● **Excerpted passage**
____________________

Information on the 47 nonsynonymous mutations in the TNFRSF14 gene
On examination of the relationship between 1p36 deletion and TNFRSF14 mutation among the 114 cases whose deletion status and mutation status were known, we found that 8 cases (7%) were positive for both 1p36 deletion and TNFRSF14 mutation, 10 cases (8.8%) were TNFRSF14 mutation positive and 1p36 deletion negative, and 23 cases (20.2%) were 1p36 deletion positive and TNFRSF14 mutation negative. The clinical effect of these findings is presented below. Furthermore, we found that among the 35 cases with paired specimens taken at diagnosis and later at the time of development of transformed DLBCL, a TNFRSF14 mutation was detected in both samples from five paired specimens and in two of the transformed samples whose corresponding prior FL samples had no mutation.
Analysis of clinical correlation with TNFRSF14 mutations in an expanded cohort of 251 cases revealed that TNFRSF14 mutations were associated with high-risk clinical features (see Table 1). Specifically, patients with mutated TNFRSF14 were more likely to have a poor performance status, and their FL involved a greater number of extranodal sites. When patients whose overall treatment included rituximab were analyzed, inferior OS and disease-specific survival (DSS) were observed in those with a mutation in TNFRSF14 (median of 3.73 and 7.52 years, respectively) compared with those without (median of 15.85 and 15.85 years; log-rank test, P < 0.001 and P = 0.004, respectively; Fig. 3A and B). On multivariate analysis using Cox regression, TNFRSF14 mutation emerged as a stronger predictor of inferior OS and DSS after adjustment for the IPI in rituximab-treated patients {hazard ratios [HR] of 4.54 [95% confidence interval (95% CI), 1.80–11.44; P = 0.001] and 3.97 [95% CI, 1.50–10.51; P = 0.006], respectively}. Where information was available, all patients were classified into groups based on the presence or absence of 1p36 deletion and/or TNFRSF14 mutation. Patients with one alteration (mut or del”; median, 7.52 years) or both alterations (“mut/del”; median, 6.09 years) displayed a significantly inferior OS compared with those without either alteration (“no mut/no del”; median, 11.23 years) or cases without any mutation but in whom the 1p36 deletion status was unknown (“no mut/del NA”; median, 11.69 years; log-rank test, P = 0.005; see Fig. 3C). On multivariate analysis, cases with both aberrations (1p36 deletion and TNFRSF14 mutation) remained a significant predictor of OS independent of the IPI compared with the group of no aberrations (HR, 3.65; 95% CI, 1.35–9.878; P = 0.011). In the analysis of DSS, patients with both alterations (“mut/del”; median, 7.61 years) displayed a significantly inferior DSS compared with those without either alteration (“no mut/no del”; median, 11.23 years), those with one alteration (“mut or del”; median not reached), or cases without any mutation but in whom the 1p36 deletion status was unknown (“no mut/del NA”; median not reached; log-rank test, P = 0.037; see Fig. 3D). Cases with both aberrations (1p36 deletion and TNFRSF14 mutation) remained a significant predictor independent of the IPI compared with the group with no aberrations (HR, 3.19; 95% CI, 1.06–9.57; P = 0.039).

____________________

● **Dataset content**
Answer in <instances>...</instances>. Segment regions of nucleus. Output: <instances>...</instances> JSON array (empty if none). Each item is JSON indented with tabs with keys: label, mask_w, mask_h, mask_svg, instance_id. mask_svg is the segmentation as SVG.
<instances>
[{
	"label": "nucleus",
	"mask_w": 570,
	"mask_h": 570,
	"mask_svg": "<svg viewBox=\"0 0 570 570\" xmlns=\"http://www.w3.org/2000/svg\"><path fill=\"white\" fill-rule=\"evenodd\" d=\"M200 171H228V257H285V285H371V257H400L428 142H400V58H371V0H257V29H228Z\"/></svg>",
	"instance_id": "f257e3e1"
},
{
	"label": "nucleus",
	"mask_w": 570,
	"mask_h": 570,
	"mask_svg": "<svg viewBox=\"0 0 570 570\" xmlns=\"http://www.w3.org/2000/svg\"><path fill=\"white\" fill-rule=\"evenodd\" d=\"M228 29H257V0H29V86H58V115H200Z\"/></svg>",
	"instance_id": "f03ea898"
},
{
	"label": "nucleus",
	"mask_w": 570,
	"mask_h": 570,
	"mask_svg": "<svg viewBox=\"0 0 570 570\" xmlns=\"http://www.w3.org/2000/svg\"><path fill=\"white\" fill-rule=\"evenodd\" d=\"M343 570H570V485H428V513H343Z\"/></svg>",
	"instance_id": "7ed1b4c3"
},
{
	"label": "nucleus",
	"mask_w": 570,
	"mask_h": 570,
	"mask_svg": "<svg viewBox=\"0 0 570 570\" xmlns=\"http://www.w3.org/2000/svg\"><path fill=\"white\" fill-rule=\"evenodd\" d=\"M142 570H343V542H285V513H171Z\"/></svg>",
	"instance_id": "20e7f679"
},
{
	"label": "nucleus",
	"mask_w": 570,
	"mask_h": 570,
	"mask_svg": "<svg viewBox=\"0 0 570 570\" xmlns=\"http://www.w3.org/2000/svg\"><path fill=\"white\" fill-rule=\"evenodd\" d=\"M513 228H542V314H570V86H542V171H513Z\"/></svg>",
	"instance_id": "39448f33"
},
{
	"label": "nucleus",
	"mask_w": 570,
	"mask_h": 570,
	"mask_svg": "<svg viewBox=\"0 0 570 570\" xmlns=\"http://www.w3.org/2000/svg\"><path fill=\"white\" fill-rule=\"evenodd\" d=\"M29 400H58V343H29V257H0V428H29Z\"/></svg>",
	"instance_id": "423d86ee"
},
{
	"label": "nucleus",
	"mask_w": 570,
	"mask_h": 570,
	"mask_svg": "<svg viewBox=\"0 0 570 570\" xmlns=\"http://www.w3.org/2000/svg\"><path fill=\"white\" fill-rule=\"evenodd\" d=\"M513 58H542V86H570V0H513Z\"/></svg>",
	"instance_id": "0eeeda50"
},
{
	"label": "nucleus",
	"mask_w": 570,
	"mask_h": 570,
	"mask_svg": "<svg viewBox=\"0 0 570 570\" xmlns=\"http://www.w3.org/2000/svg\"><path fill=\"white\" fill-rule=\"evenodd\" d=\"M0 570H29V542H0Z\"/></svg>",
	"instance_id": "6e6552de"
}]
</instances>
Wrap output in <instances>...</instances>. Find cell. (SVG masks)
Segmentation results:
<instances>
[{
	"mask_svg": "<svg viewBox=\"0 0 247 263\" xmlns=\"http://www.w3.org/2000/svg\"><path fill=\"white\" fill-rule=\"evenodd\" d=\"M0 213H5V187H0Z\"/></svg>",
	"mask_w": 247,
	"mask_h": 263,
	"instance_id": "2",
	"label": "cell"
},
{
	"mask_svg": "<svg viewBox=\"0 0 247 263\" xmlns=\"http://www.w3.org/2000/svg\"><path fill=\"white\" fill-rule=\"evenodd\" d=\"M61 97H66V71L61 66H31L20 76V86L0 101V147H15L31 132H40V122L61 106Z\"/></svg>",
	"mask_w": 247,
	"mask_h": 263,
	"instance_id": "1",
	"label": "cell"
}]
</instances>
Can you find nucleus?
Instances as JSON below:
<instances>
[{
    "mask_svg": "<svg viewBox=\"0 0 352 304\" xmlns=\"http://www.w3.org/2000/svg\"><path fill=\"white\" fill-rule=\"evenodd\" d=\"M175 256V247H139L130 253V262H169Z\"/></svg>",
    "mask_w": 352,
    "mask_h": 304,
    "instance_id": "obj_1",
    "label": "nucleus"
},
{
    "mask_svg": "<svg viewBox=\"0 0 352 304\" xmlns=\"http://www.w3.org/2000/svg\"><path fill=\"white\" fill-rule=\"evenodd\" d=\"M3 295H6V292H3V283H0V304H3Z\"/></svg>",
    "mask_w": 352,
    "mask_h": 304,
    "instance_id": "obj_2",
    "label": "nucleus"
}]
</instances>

____________________

● **Activity 1**
Decide whether each statement agrees with the passage on TNFRSF14 mutations: (a) among the 114 cases, 8 were positive for both 1p36 deletion and TNFRSF14 mutation; (b) patients with mutated TNFRSF14 were less likely to have a poor performance status; (c) the expanded cohort used for clinical correlation held 251 cases. Answer yes or no for each, and quote the deciding words of the passage.
● **Activity 2**
Pick up the passage on TNFRSF14 mutations after its final sentence and carry it forward.
The records have no connection to the passage on TNFRSF14 mutations.

● **Task response 1**
(a) Yes: "8 cases (7%) were positive for both 1p36 deletion and TNFRSF14 mutation"
(b) No: "patients with mutated TNFRSF14 were more likely to have a poor performance status"
(c) Yes: "an expanded cohort of 251 cases"

● **Task response 2**
Clinical correlation analysis. A, OS according to the presence or absence of TNFRSF14 mutation in rituximab-treated patients (median, 3.73 and 15.85 y, respectively; log-rank test, P < 0.001). B, DSS according to the presence or absence of TNFRSF14 mutation in rituximab-treated patients (median, 7.52 and 15.85 y, respectively; log-rank test, P = 0.004). C, OS according to four categories: (a) the absence of TNFRSF14 mutation and 1p36 deletion (“no mut/no del”; median, 11.32 y); (b) the absence of TNFRSF14 mutation and information of 1p36 deletion not available (“no mut/del NA”; median, 11.69 y); (c) the presence of TNFRSF14 mutation or 1p36 deletion (“mut or del”; median, 7.52 y); and (d) the presence of both TNFRSF14 mutation and 1p36 deletion (“mut/del”; median, 6.09 y; log-rank test, P = 0.005). D, DSS according to four categories: (a) the absence of TNFRSF14 mutation and 1p36 deletion (“no mut/no del”; median, 11.32 y); (b) the absence of TNFRSF14 mutation and information of 1p36 deletion not available (“no mut/del NA”; median not reached); (c) the presence of TNFRSF14 mutation or 1p36 deletion (“mut or del”; median not reached); and (d) the presence of both TNFRSF14 mutation and 1p36 deletion (“mut/del”; median, 7.61 y; log-rank test, P = 0.037).
Discussion
Based on microarray-based copy number and cnLOH data analyses, we have identified a MRD at chromosome band 1p36 in FL that measures approximately 97 kb. This region contains five genes: HES5, LOC115110, TNFRSF14, C1orf93, and MMEL1. Direct DNA sequencing of the exons of these genes in the 11 cases with matching tumor and constitutional DNA revealed that only TNFRSF14 was affected by acquired somatic mutations in the clonal cells. In the cohort of 251 cases where matching constitutional DNA was not examined, 47 nonsynonymous mutations were detected in 46 cases (18.3%; after elimination of known polymorphic variants). Although the mutations detected in the 251 case study were not definitively confirmed to be somatic by parallel constitutional DNA sequencing, the lack of similar mutations in large public genomic databases and the significant correlation of these observed mutations with inferior clinical outcomes provide strong evidence that these mutations are somatic in nature and that TNFRSF14 is the target gene in the 1p36 MRD.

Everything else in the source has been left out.